If an error occurs during execution, the user searches the log files for causes.
Pegasus
Pegasus reads an XML specification of the workflow and generates a number of artifacts to do the majority of the steps outlined in the approach above. Specifically, it generates a DAGMAN, submits it to Condor, stages inputs and executables to compute nodes and stages outputs back to the submit host. It also provides tools for monitoring the workflow as well as some additional command line support for determining reasons for a workflow’s failures. Generating Pegasus workflows involves writing, for complex hierarchical workflows, a substantial amount of code in Python, Java or Perl to create the DAX, site, replica and transformation catalogs. As such, the user must have substantial knowledge of the programming language and each of these formats.
Grayson Architecture
At the highest level, Grayson consists of three components:
- Editor: The yEd graph editor from yWorks is used for drawing and annotating workflow graphs.
- Compiler: The Grayson compiler enables a range of features to facilitate the component oriented development of complex hierarchical workflows. Some of these include:
- Separate compilation and reference
- Functional Programming (FP)
- Aspect Oriented Programming (AOP)
- Generates all code required for a Pegasus workflow (DAX & catalogs)
- Execution Environment: The execution environment is a web based graphical interface using HTML5 capabilities including asynchronous event notification and the Scalable Vector Graphics (SVG) protocol to render a visual model of an executing workflow enhanced with live or historical execution events.
Architecturally, Grayson is a distributed architecture using AMQP and node.js for asynchronous event distribution in addition to Apache with ModWSGI and Django for conventional web tier services.
It interfaces to Pegasus by generating Pegasus DAX workflows as well as site, replica and transformation catalogs. It submits these to Pegasus for execution. It then monitors execution and reports events to the user interface via the AMQP/Node.js event pipeline.
On the client, Grayson uses JQuery and HTML5 features through RaphaelJS and Socket.IO to provide a rich and highly interactive user experience.
![grayson-architecture](https://osglog.wordpress.com/wp-content/uploads/2011/08/grayson-architecture.png?w=640&h=456)
Figure 1 : Grayson Architecture
Usage
Users define workflow components using yEd. Each component is drawn as a graph and annotated with JSON (JavaScript Object Notation). Notations tell Grayson the type of object each graph node represents. External models can be imported and their elements referenced from other graphs.
![yEd-scan-uber](https://osglog.wordpress.com/wp-content/uploads/2011/08/yed-scan-uber.png?w=640&h=522)

[Recorded information]:
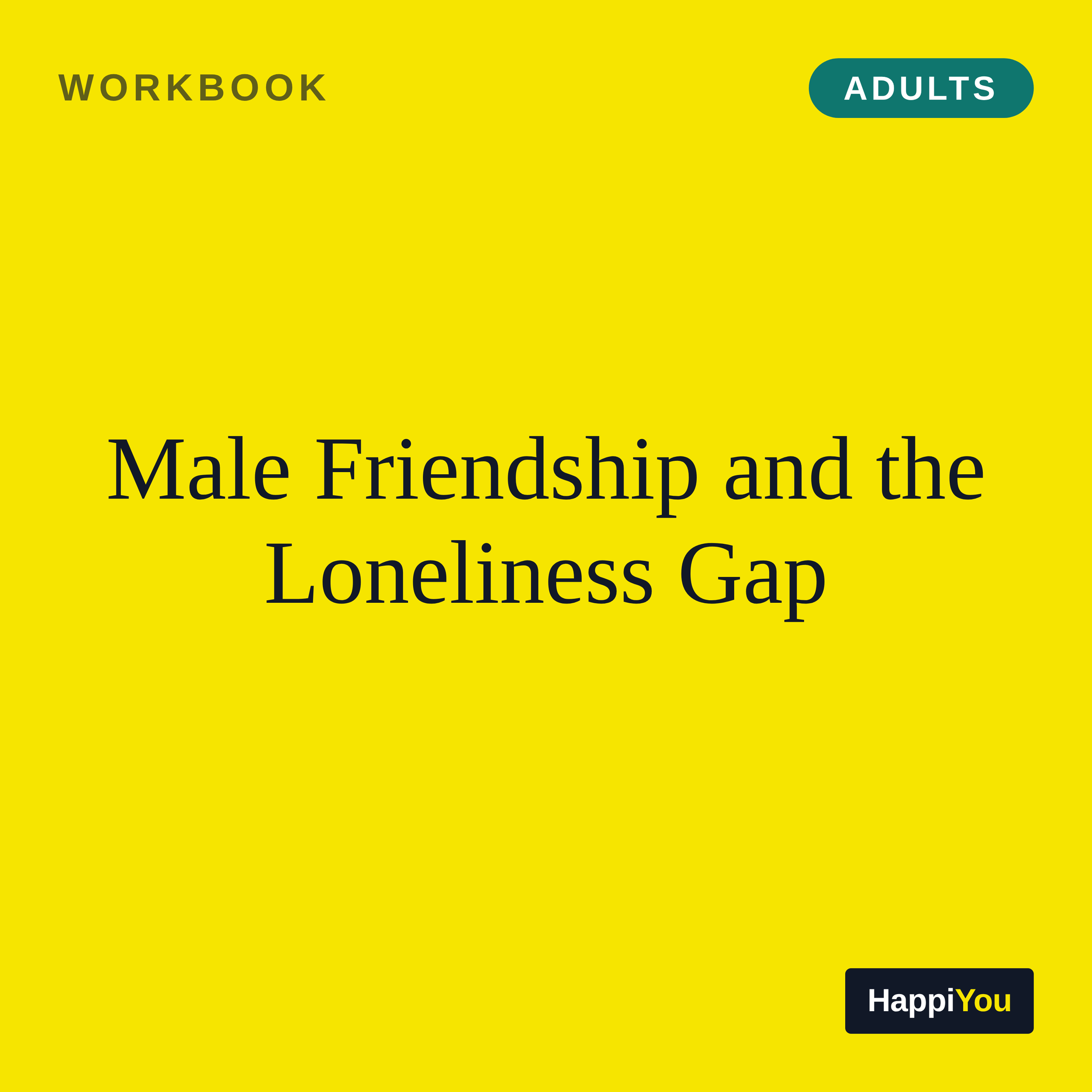Male Friendship and the Loneliness Gap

[Work to complete]:
1. In the passage on Grayson, which format is used to annotate each component graph drawn in yEd?
2. Translate this sentence from the passage on Grayson into Spanish: "Users define workflow components using yEd."
3. Carry on the passage on Grayson from where it stops.

[Outputs for the tasks]:
1. JSON (JavaScript Object Notation).

2. Los usuarios definen los componentes del flujo de trabajo con yEd.

3.
Figure 2 : Grayson Editor – yEd
Models are packaged using the Grayson compiler. The compiler detects the locations of all referenced models and archives everything needed by the execution environment into a compressed archive. The user uploads the archive to the execution environment which compiles the model into artifacts appropriate for Pegasus and submits the workflow. From there, execution is controlled by Condor and DAGMAN as in a normal Pegasus workflow execution.
Events resulting from the execution are detected by the Celery asynchronous task queue and transmitted to subscribed clients first as AMQP messages then, by the Node.js Socket.IO pipeline to the WebSocket client. Event notifications are mapped to graphical elements to create a dynamic, visual execution monitoring and debugging experience. Job execution as well as file transfer status are all visually represented.
![grayson-lambda-uber-execution](https://osglog.wordpress.com/wp-content/uploads/2011/08/grayson-lambda-uber-execution1.png?w=614&h=884)
Figure 3 : Grayson Execution Environment – Lambda Uber
Much of the power and significance of Grayson stems from its use of functional and aspect oriented programming to allow researchers to create and effectively execute complex hierarchical workflow. In the case of the example below, the lambda-flow sub-workflow has been targeted by a chain of map operators. The map operators recursively create instances of their target workflow according the operator’s annotations. As a result, in the executing instance below, there are 21 total instances of lambda-flow.
The expression of this multiplicity in the model is succinct, manageable and informative. Similarly, the visual representation in the execution environment condenses the multiplicity into a manageable display. Users can see the grid of workflow instances by hovering over a sub-worfklow and the selected workflow is highlighted. As a result, display performance and visual complexity is not on the order of the actual size of the workflow but on the order of it’s generalized structure which, in general, will be orders of magnitude smaller.
![grayson-lambda-uber-execution-2](https://osglog.wordpress.com/wp-content/uploads/2011/08/grayson-lambda-uber-execution-21.png?w=614&h=884)
Figure 4 : Grayson Execution Environment – Lambda Uber – Hierarchical
Once a sub-workflow has been selected the user may select the workflow node to navigate to the tab containing the graph of that sub-workflow. All events pertaining to the selected instance will be rendered onto the graph so that the view is always contextually driven by the user’s selection.
Selecting a job in the workflow renders a dialog containing detailed information about the job’s execution including:
- General information like the job’s execution host, duration and exit status
- Standard error and output
- The Pegasus workflow log
- The Condor DAGMAN log the job was a part of
A detail view provides extensive information about the workflow’s execution.
![grayson-lambda-uber-execution-3](https://osglog.wordpress.com/wp-content/uploads/2011/08/grayson-lambda-uber-execution-31.png?w=640&h=536)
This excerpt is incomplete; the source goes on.